■ TEXT EXCERPT ■
-- Start --

Please send YOUR pitches for the coming weeks!  For rules and where to submit, click on this link Would You Read It or on Would You Read it in the dropdown under For Writers in the bar above.  There are openings in May, so you have time to polish your pitch before putting it up for helpful feedback and a chance to have it read and commented on by editor Erin Molta!

Sarah is looking forward to your thoughts on her pitch!  I am looking forward to 🌼🌸🌹 SPRING!!! 🌷🌺🌼(although it is marginally possible I may have already mentioned that! 🙂 )

Have a wonderful Wednesday everyone!!! 🙂

 

17 thoughts on “Would You Read It Wednesday #315 – Charley Finds Her Family (PB)

  1. Wendy says:

    Spring is close here but snow still in the yard- hoping the warm temps take care of that soon!

    Sarah – Perhaps there’s a way to focus the pitch on what Sock Kitty wants more? The Why of the story. Why does Sock Kitty want to find her twin? Was she happy before that? And does twin= family? Do all her other friends have twins? (the alliterative names stopped me a bit-perhaps just Pony, Bubbles etc?)
    Good luck with your story!

    • Sarah Tobias says:

      I remember wondering if I had a twin when I was little so I like your story idea. From the pitch, I am on the fence about reading the story, there were several parts that were confusing. It sounds like you have gotten lots of great feedback to strengthen your pitch. I wonder is you say, Charley THE (not actually in caps) sock-kitty, would make the clear distinction that you are sharing the character name and the type of character. I agree that the list of all of the characters gets confusing. It might also be a put-off to agents and editors that you have defined exactly what each character should be unless your are the illustrator as well as the author. Leaving room for the illustrator to add their touch could potentially make an even stronger stuffed animal world. I would also like a peak at the journey to discovery without letting me know the ending so I can be surprised by the result.

-- End --

■ INFORMATION PROVIDED ■

-- Start --

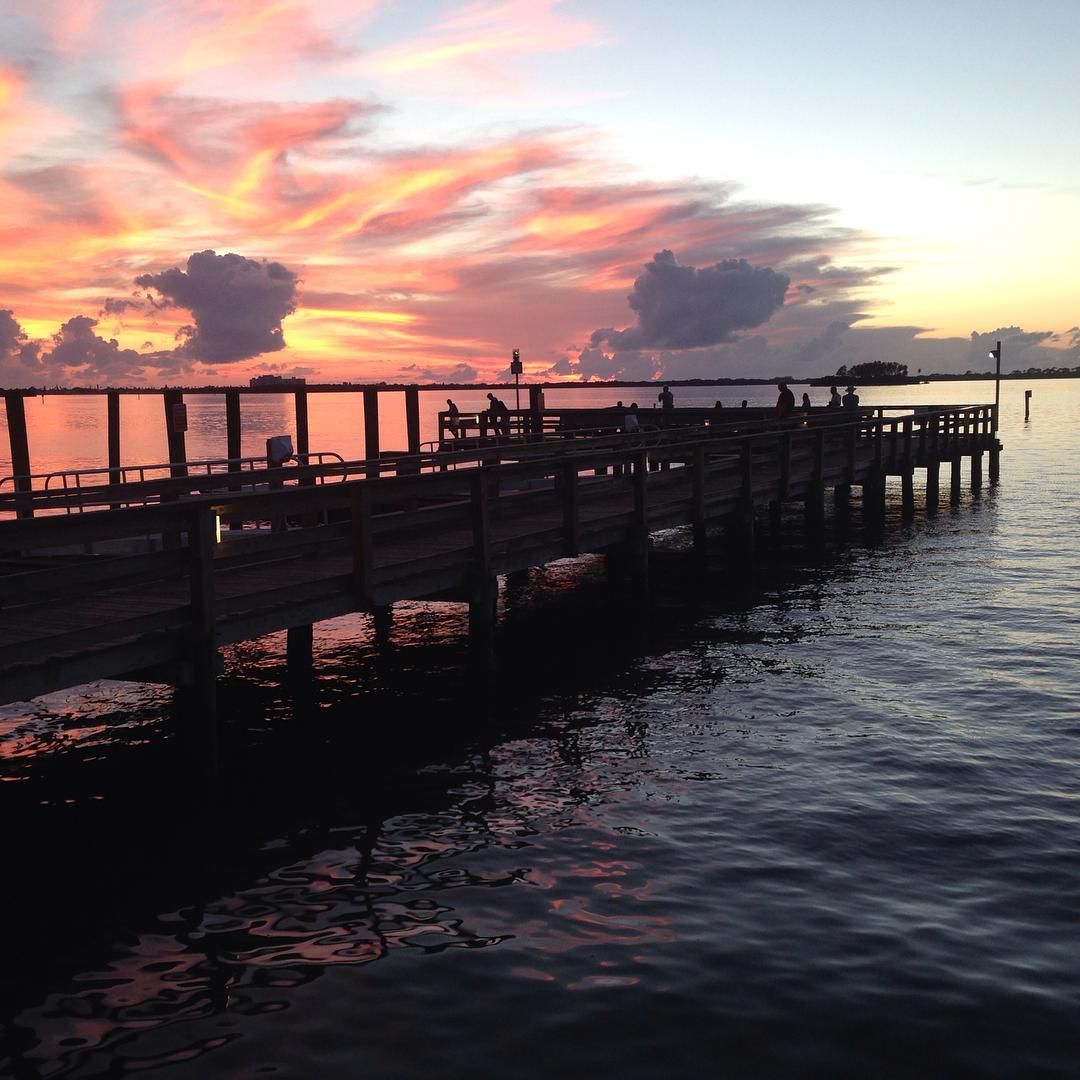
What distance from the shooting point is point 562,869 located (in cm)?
822

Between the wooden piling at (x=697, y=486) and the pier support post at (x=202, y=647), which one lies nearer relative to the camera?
the pier support post at (x=202, y=647)

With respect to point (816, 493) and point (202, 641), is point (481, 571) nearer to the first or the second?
point (202, 641)

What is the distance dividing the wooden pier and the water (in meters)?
1.44

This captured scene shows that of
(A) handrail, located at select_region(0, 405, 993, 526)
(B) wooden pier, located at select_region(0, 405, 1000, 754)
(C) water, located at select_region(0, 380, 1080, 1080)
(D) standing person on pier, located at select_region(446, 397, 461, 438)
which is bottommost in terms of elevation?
(C) water, located at select_region(0, 380, 1080, 1080)

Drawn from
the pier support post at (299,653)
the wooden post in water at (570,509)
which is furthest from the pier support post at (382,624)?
the wooden post in water at (570,509)

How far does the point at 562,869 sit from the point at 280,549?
4990 mm

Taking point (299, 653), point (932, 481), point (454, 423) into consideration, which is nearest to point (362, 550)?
point (299, 653)

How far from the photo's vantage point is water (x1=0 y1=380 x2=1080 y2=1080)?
6055 mm

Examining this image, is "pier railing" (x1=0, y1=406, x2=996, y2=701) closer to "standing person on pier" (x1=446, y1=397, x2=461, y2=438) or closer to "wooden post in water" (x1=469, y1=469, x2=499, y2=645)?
"wooden post in water" (x1=469, y1=469, x2=499, y2=645)

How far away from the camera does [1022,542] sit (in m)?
26.5

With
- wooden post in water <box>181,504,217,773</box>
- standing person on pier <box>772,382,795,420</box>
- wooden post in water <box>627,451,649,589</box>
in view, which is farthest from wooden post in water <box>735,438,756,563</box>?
wooden post in water <box>181,504,217,773</box>

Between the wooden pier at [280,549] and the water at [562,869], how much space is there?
1.44 meters

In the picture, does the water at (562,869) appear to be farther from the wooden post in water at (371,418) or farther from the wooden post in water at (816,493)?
the wooden post in water at (371,418)

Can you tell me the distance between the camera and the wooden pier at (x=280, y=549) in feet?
28.8
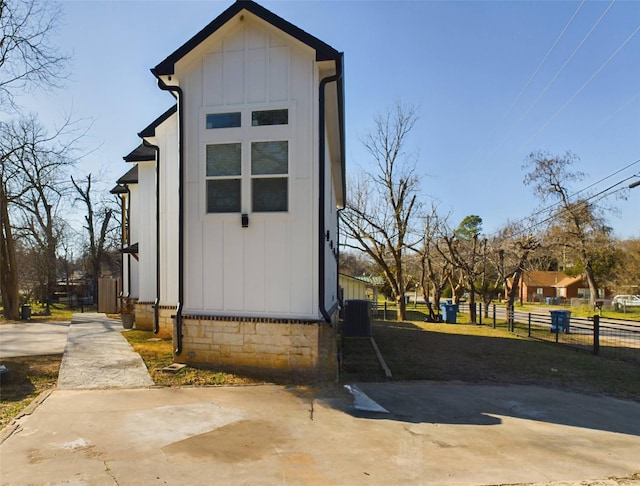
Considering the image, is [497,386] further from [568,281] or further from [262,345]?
[568,281]

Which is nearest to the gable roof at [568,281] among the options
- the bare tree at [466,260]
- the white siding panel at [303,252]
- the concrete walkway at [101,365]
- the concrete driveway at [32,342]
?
the bare tree at [466,260]

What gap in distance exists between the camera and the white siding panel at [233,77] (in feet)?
25.6

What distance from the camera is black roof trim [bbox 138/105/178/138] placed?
11404 mm

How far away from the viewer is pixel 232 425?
15.8 feet

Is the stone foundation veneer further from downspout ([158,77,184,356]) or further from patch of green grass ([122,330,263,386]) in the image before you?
patch of green grass ([122,330,263,386])

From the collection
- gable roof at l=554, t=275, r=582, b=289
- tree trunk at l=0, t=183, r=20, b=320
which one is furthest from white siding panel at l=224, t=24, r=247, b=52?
gable roof at l=554, t=275, r=582, b=289

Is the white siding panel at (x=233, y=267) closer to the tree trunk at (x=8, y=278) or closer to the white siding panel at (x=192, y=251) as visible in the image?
the white siding panel at (x=192, y=251)

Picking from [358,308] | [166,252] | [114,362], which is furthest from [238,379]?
[358,308]

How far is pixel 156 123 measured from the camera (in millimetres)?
11727

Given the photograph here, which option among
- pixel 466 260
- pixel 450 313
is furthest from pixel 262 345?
pixel 466 260

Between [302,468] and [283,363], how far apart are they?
3.37 meters

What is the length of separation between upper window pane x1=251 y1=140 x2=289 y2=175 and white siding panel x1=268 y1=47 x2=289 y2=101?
2.85 ft

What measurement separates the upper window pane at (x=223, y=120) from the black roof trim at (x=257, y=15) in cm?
114

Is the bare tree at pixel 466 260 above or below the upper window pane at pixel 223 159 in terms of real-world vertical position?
below
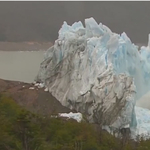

-- End --

■ TASKS FOR THIS EXERCISE ■
1. Using the Would You Read It Wednesday blog post, decide whether each statement agrees with it: (a) pitch openings are available in May; (b) Wendy reports that no snow is left in her yard; (c) Sarah Tobias suggests leaving room for an illustrator. Give yes or no for each and quote the words of the post that decide it.
2. According to the Would You Read It Wednesday blog post, which editor may read and comment on a submitted pitch?
3. Go on with the Would You Read It Wednesday blog post from where it stops.

■ SET OF ANSWERS ■
1.
(a) Yes: "There are openings in May"
(b) No: "snow still in the yard"
(c) Yes: "Leaving room for the illustrator to add their touch could potentially make an even stronger stuffed animal world."

2. Erin Molta.

3.
  2. Patti Ranson (@pcakeran) says:

    Certainly got me curious but uncertain about the search goal. Perhaps too many character names to maintain clarity in the pitch. Some thoughts…

    If socks come in pairs then cats must too. A curious Charlie Sock-kitty sets out on a quest with friends to find his (birth family? I’m unsure about he is specifically searching for). [ add something about her attempts as suggested above ] Charlie discovers he’s had one all along.

  3. ptnozell says:

    Susanna, the Two Orange Pups and I are counting the daffodil stems peeking out among the snow piles here and feeling ever more hopeful that warmer temperatures and green grass can’t be far behind. We’ll try to send some north to Blueberry Hill.

    Sarah, this is such a sweet story. I had tears in my eyes, maybe because I’m an adoptee who always believed my twin was out there someplace. I agree with Wendy that the many names were a bit hard to follow, and I think I would change the emphasis, “Charley tries to find her family, with the help of…”, to make clear that Charley is the active seeker. I look forward to reading your story!

  4. Katie Engen says:

    The tone/energy seems well-geared for the intended audience. The pitch is a bit too much a list of characters and not quite enough presentation of the main problem. Friends being chosen family is a nice theme.

  5. heavenlyhashformoms says:

    I am considering “planting “ some silk flowers in our snow banks. I think that would be the only signs of spring we will have for quite some time!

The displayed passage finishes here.